> _Directions_: The line containing "family: Bovidae", and every line after it to the end of the listing, should be repeated exactly; the pictures should not.

> _Data supplied_:
☆ ☆ ☆

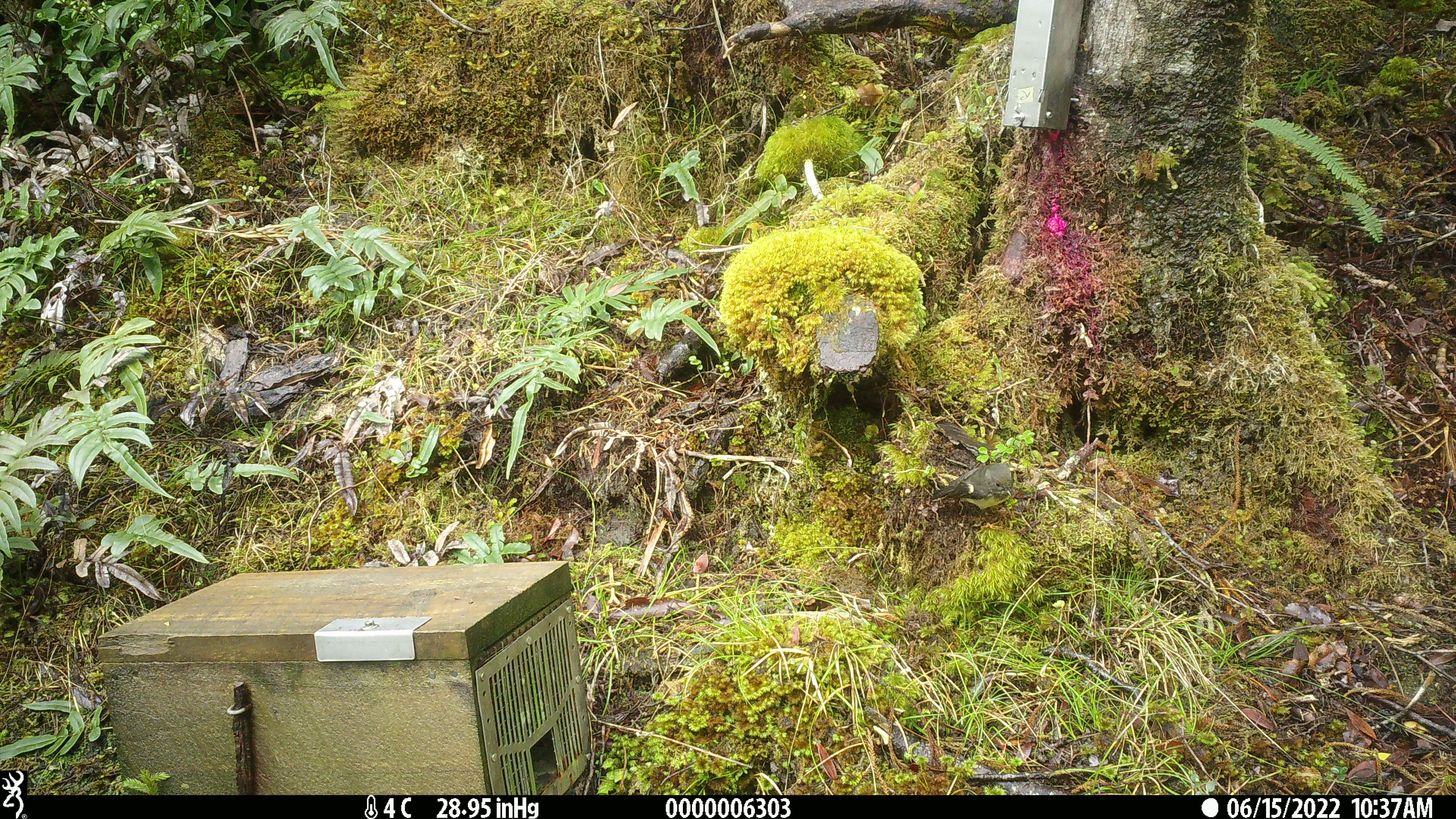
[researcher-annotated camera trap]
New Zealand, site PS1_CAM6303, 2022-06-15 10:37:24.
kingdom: Animalia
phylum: Chordata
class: Aves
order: Passeriformes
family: Petroicidae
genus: Petroica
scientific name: Petroica macrocephala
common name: tomtit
Tomtit (Petroica macrocephala).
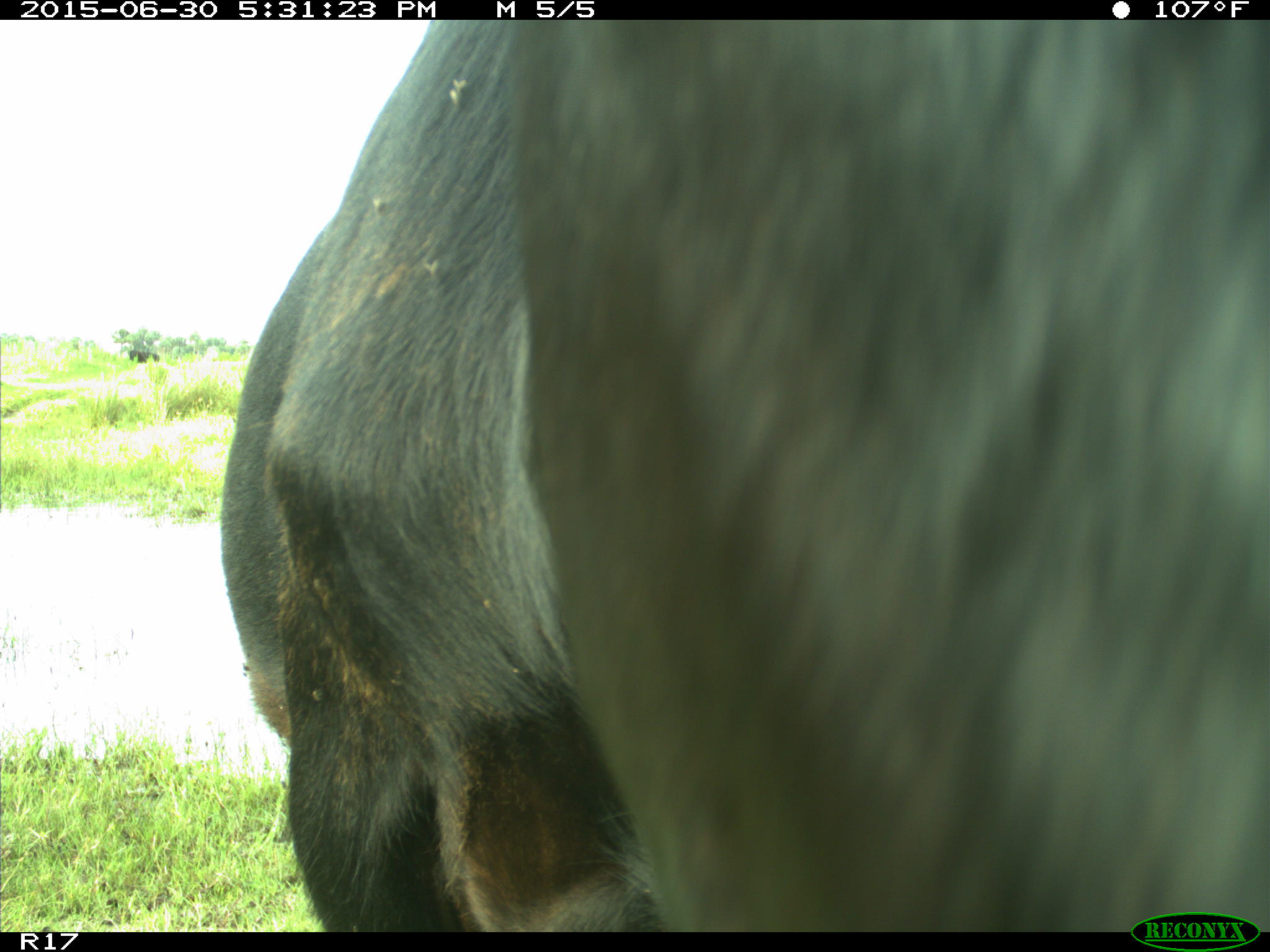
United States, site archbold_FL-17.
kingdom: Animalia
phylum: Chordata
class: Mammalia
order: Artiodactyla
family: Bovidae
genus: Bos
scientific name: Bos taurus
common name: domestic cow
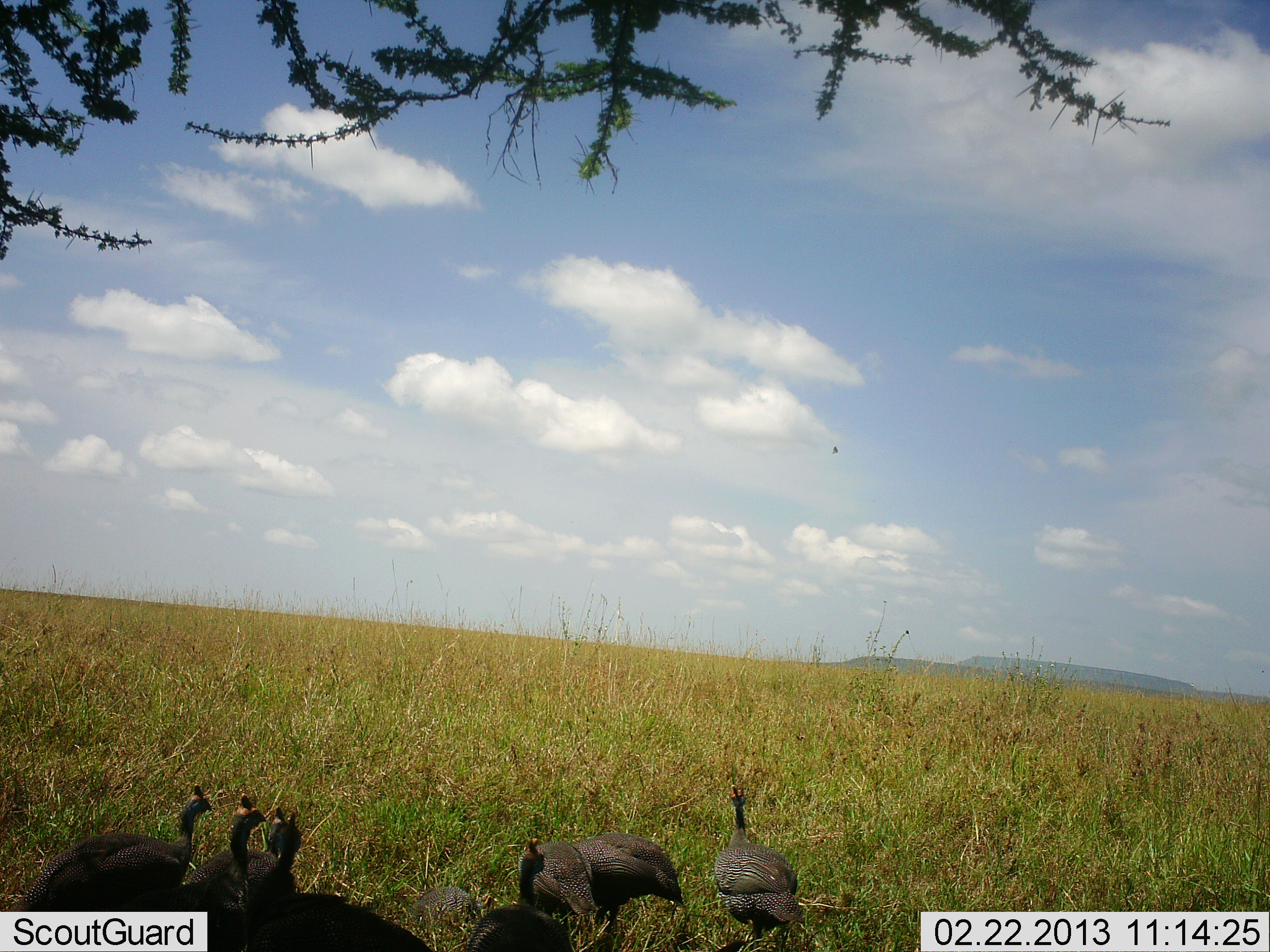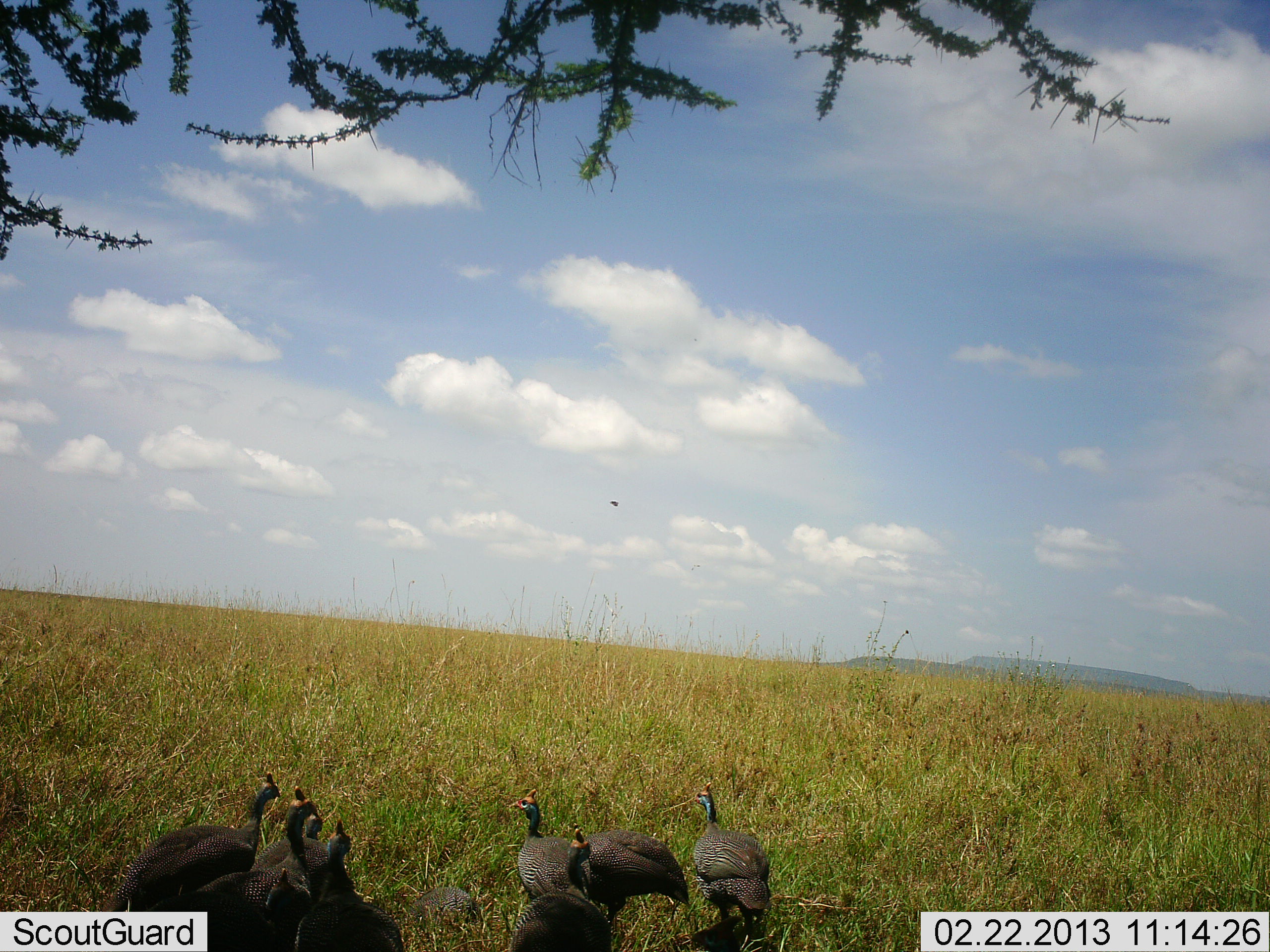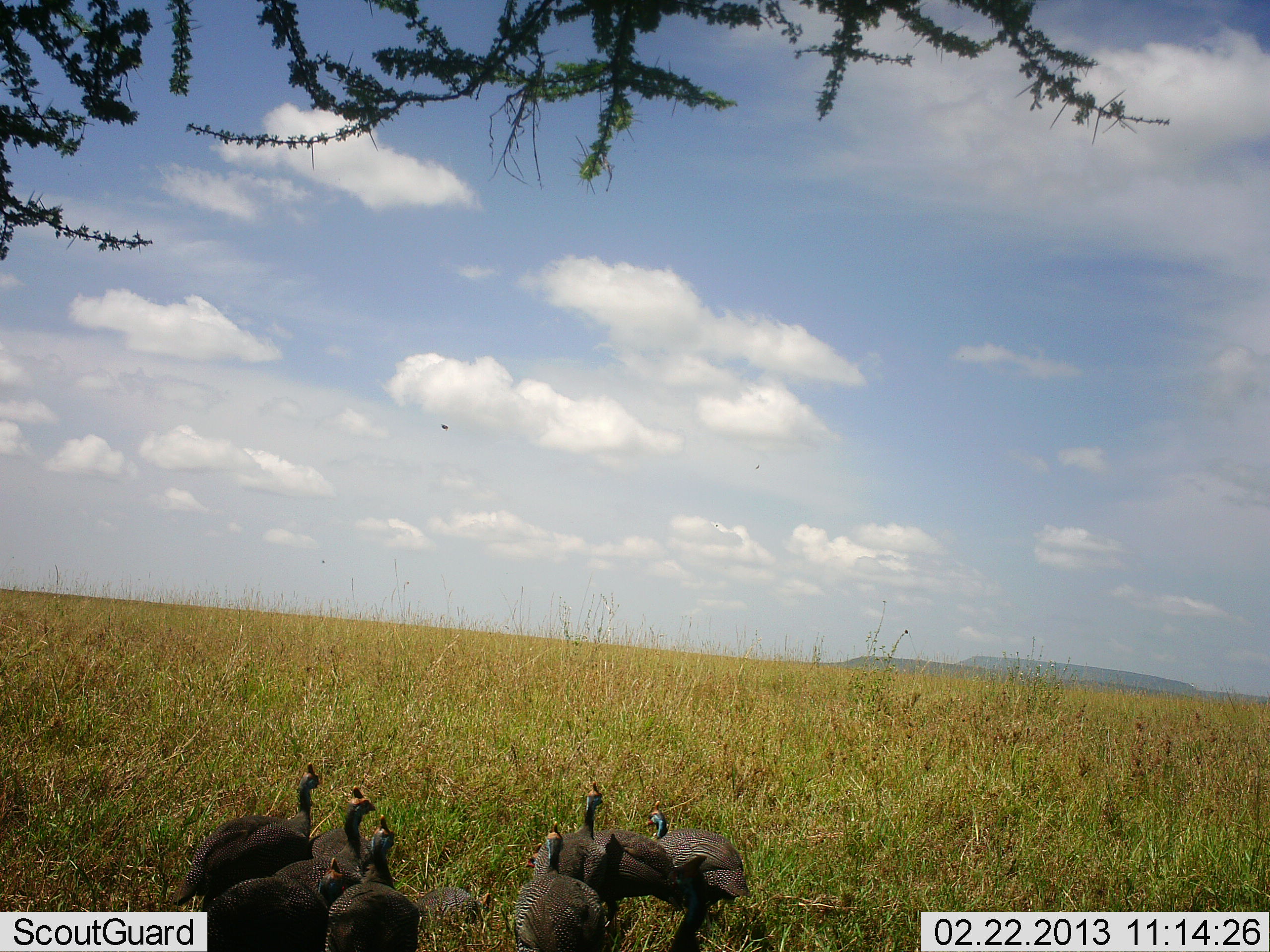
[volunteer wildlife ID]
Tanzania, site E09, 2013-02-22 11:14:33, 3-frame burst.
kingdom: Animalia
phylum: Chordata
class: Aves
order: Galliformes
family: Numididae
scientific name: Numididae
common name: guinea fowl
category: guineafowl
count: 7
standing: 19%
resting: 0%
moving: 86%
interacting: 5%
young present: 0%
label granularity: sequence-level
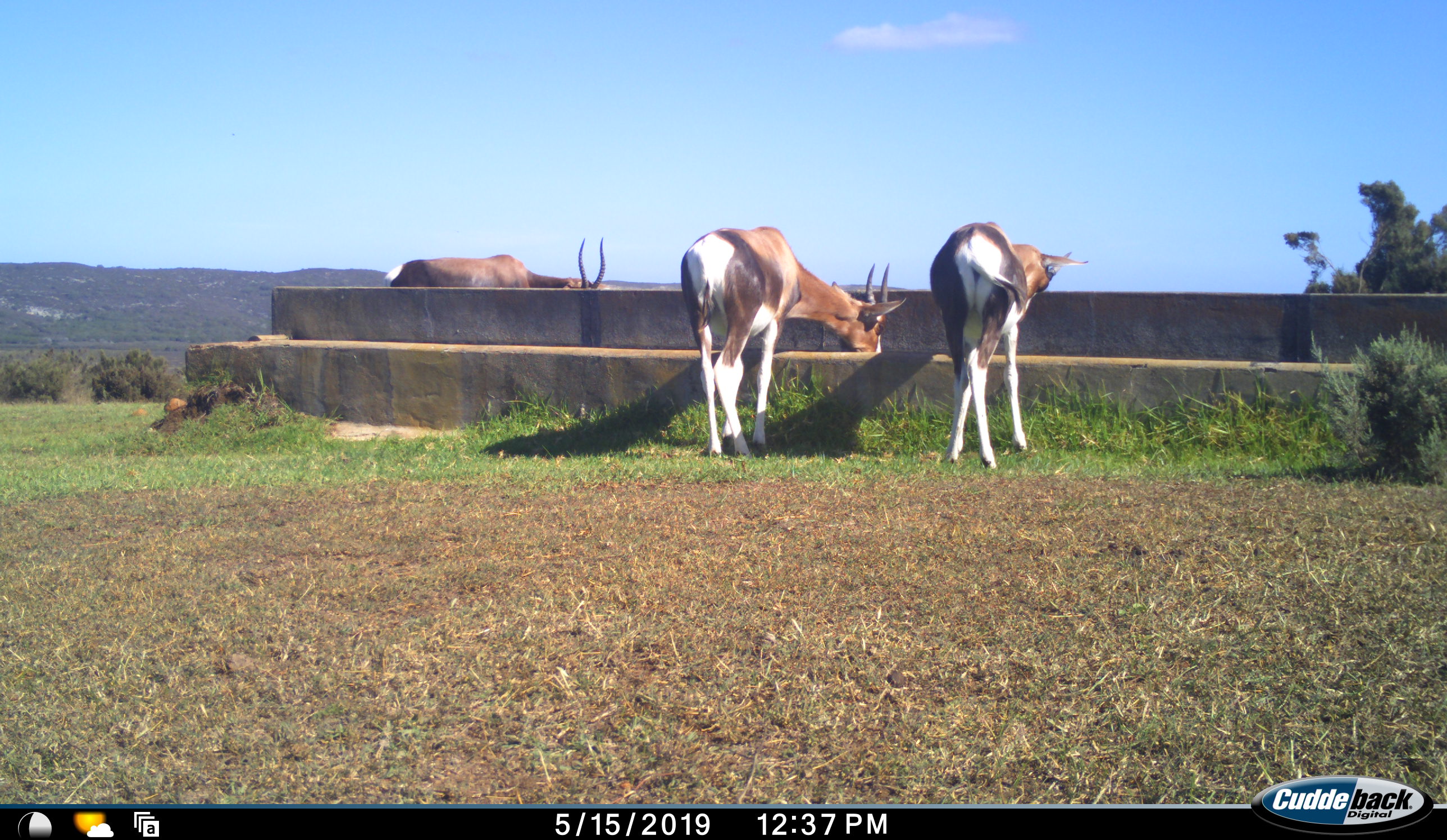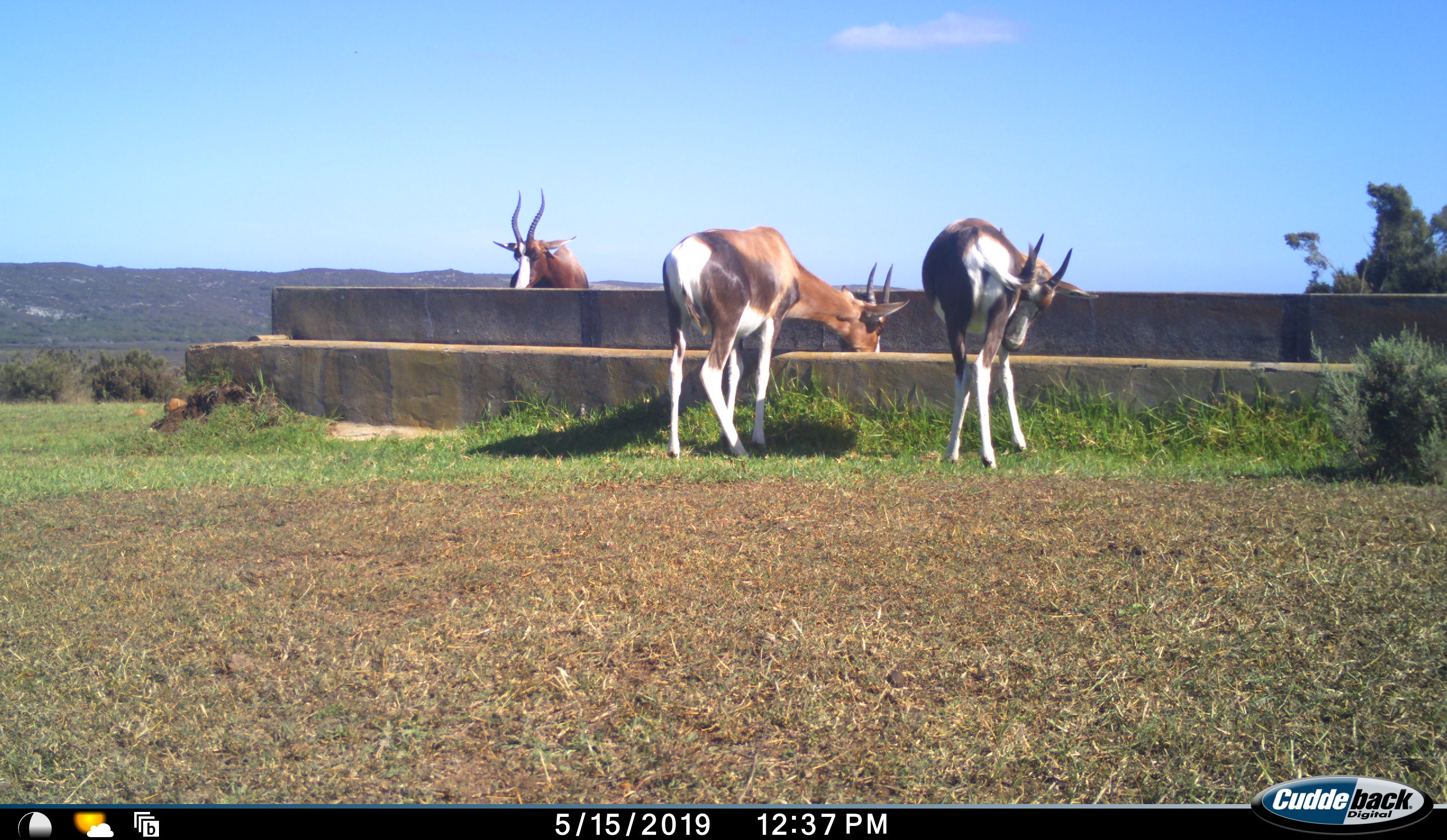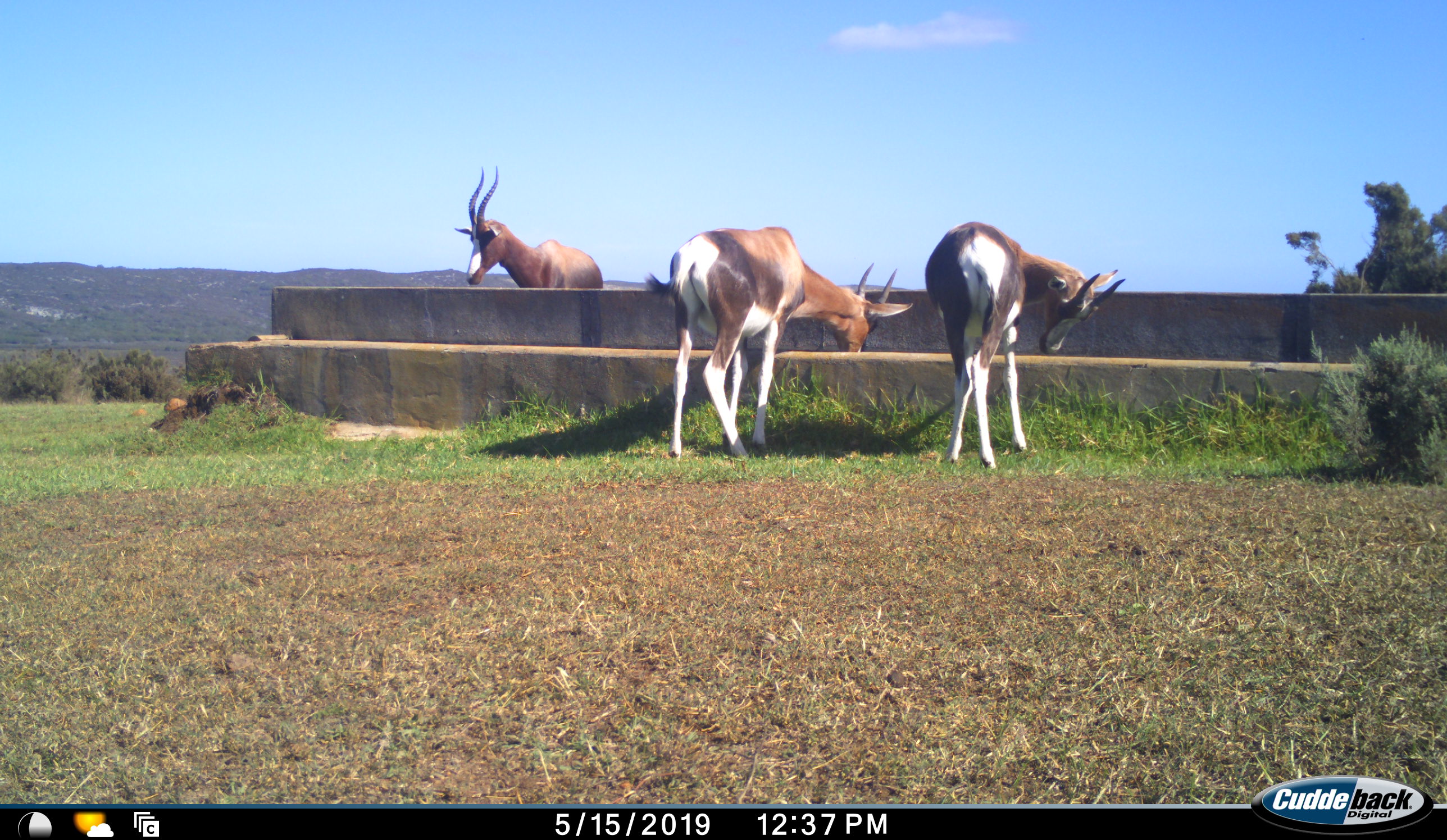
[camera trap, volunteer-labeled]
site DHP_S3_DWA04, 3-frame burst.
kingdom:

☆ ☆ ☆

> _Result of the exercise_:
family: Bovidae
genus: Bos
scientific name: Bos taurus
common name: domestic cow
[volunteer wildlife ID]
Tanzania, site E09, 2013-02-22 11:14:33, 3-frame burst.
kingdom: Animalia
phylum: Chordata
class: Aves
order: Galliformes
family: Numididae
scientific name: Numididae
common name: guinea fowl
category: guineafowl
count: 7
standing: 19%
resting: 0%
moving: 86%
interacting: 5%
young present: 0%
label granularity: sequence-level
[camera trap, volunteer-labeled]
site DHP_S3_DWA04, 3-frame burst.
kingdom:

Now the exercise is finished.